Davis, a self-described “civic activist” both nationally and across New York for nearly five decades, wishes to seek election as a delegate to the New York State Constitutional Convention. Voters will decide next year whether to call the convention.

Davis, in his complaint, states he wishes to run as an independent, non-partisan candidate who is not the candidate of any party or political body.

“Mr. Davis maintains as a core political view the belief that unaffiliated Convention Delegates who do not enter the Convention with partisan positions will be more likely to craft and recommend amendments that will improve the State’s governance to the benefit of all New York citizens,” he wrote.

Davis’ current practice at Cleary Gottlieb’s New York office focuses on litigation and other forms of international and domestic dispute resolution. He has handled complex securities, merger and acquisition, contract disputes, art and museum restitution law, and insurance coverage litigations. He has extensive arbitration and mediation experience in complex domestic and international commercial cases as a party-appointed arbitrator, an arbitration tribunal chair, a mediator, and an advocate in arbitration and mediation.

During the early 1970s, Davis served as a member of the legal staff of the Judiciary Committee of the U.S. House of Representatives in connection with the committee’s investigation and hearings that led to the impeachment of President Richard M. Nixon.

From 1985 to 1991, he served as counsel to New York Gov. Mario Cuomo.

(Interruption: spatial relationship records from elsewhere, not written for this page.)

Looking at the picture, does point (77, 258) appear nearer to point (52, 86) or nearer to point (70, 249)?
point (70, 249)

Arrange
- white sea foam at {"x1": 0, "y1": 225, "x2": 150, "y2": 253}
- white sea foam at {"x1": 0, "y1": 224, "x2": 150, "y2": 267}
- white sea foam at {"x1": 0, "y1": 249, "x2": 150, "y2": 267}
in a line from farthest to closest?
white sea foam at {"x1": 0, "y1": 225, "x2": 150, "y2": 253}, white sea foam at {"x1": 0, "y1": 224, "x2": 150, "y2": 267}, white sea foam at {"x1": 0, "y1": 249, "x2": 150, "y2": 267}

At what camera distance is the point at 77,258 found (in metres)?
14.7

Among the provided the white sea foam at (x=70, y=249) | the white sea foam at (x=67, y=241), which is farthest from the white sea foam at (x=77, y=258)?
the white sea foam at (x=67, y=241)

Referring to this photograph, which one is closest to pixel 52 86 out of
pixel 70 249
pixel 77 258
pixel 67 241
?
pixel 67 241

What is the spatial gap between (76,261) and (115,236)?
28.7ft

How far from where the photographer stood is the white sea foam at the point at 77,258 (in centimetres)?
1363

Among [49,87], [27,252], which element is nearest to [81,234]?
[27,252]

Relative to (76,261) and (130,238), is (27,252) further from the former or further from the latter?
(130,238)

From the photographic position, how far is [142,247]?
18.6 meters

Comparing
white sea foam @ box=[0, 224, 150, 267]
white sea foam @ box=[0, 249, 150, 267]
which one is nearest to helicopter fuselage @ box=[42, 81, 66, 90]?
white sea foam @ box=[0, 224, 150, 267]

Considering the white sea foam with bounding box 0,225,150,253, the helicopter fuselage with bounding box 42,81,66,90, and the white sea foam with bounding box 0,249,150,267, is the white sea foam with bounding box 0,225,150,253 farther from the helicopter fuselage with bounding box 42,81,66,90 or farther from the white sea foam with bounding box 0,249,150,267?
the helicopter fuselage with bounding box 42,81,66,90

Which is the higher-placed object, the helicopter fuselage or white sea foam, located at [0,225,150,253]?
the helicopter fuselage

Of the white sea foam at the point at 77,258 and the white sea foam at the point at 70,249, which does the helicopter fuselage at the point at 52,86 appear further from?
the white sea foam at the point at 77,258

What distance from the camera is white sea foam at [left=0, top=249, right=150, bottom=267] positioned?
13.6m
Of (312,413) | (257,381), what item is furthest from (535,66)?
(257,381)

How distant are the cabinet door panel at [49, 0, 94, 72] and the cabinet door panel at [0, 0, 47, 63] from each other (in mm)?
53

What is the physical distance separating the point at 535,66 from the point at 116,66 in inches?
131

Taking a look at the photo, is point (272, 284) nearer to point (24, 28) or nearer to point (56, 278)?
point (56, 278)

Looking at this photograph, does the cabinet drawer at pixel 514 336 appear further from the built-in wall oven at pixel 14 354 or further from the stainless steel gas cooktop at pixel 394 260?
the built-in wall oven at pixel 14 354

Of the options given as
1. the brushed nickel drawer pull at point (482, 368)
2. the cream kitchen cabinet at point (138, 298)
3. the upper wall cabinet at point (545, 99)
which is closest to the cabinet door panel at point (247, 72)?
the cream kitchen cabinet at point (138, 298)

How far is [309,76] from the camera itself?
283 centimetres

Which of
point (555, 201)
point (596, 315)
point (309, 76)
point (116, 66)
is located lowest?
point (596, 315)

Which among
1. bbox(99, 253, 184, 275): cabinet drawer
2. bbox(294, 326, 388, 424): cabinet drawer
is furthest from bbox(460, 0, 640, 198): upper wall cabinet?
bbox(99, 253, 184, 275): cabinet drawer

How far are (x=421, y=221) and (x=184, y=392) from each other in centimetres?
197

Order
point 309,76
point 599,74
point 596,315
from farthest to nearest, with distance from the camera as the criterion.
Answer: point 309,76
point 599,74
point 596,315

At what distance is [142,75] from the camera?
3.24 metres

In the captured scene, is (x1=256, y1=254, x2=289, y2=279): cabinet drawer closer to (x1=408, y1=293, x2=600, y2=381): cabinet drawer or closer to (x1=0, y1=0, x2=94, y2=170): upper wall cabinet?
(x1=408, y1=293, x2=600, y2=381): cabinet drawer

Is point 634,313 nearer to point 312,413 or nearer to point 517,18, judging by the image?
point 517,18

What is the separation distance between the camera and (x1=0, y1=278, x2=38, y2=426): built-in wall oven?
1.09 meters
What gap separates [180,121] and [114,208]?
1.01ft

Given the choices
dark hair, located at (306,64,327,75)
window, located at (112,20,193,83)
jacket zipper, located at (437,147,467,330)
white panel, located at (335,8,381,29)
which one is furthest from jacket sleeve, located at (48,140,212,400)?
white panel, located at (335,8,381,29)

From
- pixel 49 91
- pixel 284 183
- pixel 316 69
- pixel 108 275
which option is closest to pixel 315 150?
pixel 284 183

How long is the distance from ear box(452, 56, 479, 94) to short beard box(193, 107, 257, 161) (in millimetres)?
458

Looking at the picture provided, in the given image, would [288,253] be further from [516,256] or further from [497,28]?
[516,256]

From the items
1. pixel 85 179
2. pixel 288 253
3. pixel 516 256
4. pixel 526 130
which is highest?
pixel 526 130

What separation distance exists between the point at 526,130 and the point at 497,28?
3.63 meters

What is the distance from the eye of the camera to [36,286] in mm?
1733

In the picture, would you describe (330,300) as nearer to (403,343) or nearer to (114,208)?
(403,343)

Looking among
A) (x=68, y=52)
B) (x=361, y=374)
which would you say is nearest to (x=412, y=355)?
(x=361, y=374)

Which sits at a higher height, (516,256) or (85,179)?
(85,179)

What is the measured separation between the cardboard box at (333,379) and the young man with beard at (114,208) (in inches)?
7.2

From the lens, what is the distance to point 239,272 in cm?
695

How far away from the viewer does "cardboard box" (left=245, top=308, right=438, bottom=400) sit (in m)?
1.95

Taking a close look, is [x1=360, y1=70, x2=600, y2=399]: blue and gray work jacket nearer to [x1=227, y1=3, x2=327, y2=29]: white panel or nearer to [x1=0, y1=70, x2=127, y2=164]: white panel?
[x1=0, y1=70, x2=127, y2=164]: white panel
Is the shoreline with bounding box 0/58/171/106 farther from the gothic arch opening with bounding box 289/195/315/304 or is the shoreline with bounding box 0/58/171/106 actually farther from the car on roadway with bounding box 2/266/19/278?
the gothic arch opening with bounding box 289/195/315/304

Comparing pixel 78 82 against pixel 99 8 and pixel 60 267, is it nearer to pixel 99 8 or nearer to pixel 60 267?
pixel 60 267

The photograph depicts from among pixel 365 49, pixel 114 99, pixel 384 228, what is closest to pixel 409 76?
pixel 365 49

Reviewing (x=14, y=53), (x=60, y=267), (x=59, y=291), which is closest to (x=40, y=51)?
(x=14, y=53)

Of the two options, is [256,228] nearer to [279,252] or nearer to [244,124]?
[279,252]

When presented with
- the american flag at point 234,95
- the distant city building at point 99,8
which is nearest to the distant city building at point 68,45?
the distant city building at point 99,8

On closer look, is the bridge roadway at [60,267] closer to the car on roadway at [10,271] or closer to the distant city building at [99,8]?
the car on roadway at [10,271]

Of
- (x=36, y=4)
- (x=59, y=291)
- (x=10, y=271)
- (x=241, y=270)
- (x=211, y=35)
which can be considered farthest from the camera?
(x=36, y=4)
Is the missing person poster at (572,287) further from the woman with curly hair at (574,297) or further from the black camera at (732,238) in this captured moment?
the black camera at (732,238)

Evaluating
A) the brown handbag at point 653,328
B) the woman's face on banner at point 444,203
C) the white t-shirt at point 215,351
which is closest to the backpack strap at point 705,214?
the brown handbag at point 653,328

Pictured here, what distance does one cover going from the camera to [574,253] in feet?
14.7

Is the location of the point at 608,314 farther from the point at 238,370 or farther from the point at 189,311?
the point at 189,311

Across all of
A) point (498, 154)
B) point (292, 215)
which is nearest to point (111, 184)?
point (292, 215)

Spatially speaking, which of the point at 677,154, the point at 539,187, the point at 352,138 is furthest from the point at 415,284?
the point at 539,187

In 1998, Davis ran as a petition candidate for New York State Attorney General, seeking the Democratic nomination.

He also is a recognized authority on New York law.

Davis specifically argues that the state’s candidate laws violate his rights under the First and Fourteenth Amendments of the U.S. Constitution and the New York State Constitution.

They also are unconstitutional, he contends, because they impede New York voters’ freedom to elect unaffiliated candidates such as himself, and cause voter confusion by requiring that an unaffiliated candidate be portrayed as a candidate of a nominating body that does not, in fact, exist.

Davis “believes that candidates who are required to be associated with the name and symbol of a nominating body will be seen by voters (and potential petition signers) as either ‘fringe’ party candidates or ‘single issue’ candidates, and that compelling him to be associated with the name and symbol of a nominating body will fundamentally misrepresent the nature of the non-partisan candidacy he seeks to pursue -- which is to present himself as a candidate who is well-qualified to address the myriad of issues that may come before a Constitutional Convention,” he wrote.

“The Candidate Laws make it impossible for Mr. Davis to express and adhere to these beliefs because those laws force him to choose the name and symbol of a nominating political body, or to have a name and symbol chosen for him by the New York City Board of Elections, where he must file his independent nominating petition.”

Pursuant to Article 19 of the New York State Constitution, the calling of a state Constitutional Convention must be considered by voters statewide every 20 years. This question will next appear on the ballot at the general election in November 2017.

Davis’ case has been assigned to Judge John G. Koeltl.